The tail of the records, from the line containing "Given this setup, evaluate" through the final line, should be printed exactly and on its own.

_Stored data entries:_
·····

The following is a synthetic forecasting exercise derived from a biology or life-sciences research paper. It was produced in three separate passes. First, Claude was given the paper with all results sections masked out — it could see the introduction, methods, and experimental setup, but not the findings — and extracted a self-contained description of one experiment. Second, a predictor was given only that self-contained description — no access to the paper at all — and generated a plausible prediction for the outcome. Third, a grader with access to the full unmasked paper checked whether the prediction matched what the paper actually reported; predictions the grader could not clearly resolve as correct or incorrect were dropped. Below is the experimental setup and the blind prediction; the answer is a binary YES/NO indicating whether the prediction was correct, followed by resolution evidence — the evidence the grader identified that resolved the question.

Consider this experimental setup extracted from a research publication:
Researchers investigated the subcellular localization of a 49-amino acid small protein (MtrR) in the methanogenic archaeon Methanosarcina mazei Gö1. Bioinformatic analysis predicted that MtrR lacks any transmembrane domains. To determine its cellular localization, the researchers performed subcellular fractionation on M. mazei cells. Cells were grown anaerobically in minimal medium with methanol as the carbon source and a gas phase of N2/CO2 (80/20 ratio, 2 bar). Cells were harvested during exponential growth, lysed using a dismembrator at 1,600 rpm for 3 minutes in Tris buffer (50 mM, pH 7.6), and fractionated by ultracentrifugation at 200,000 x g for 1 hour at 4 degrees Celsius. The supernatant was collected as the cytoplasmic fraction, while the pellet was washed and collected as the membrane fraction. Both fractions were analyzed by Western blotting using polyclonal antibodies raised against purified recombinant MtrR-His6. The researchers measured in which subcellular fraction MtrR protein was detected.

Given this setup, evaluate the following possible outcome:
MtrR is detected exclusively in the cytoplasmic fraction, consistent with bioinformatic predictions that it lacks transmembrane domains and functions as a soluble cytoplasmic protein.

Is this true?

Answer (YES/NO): NO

·····

_Solution to the problem:_
Given this setup, evaluate the following possible outcome:
MtrR is detected exclusively in the cytoplasmic fraction, consistent with bioinformatic predictions that it lacks transmembrane domains and functions as a soluble cytoplasmic protein.

Is this true?

Answer (YES/NO): NO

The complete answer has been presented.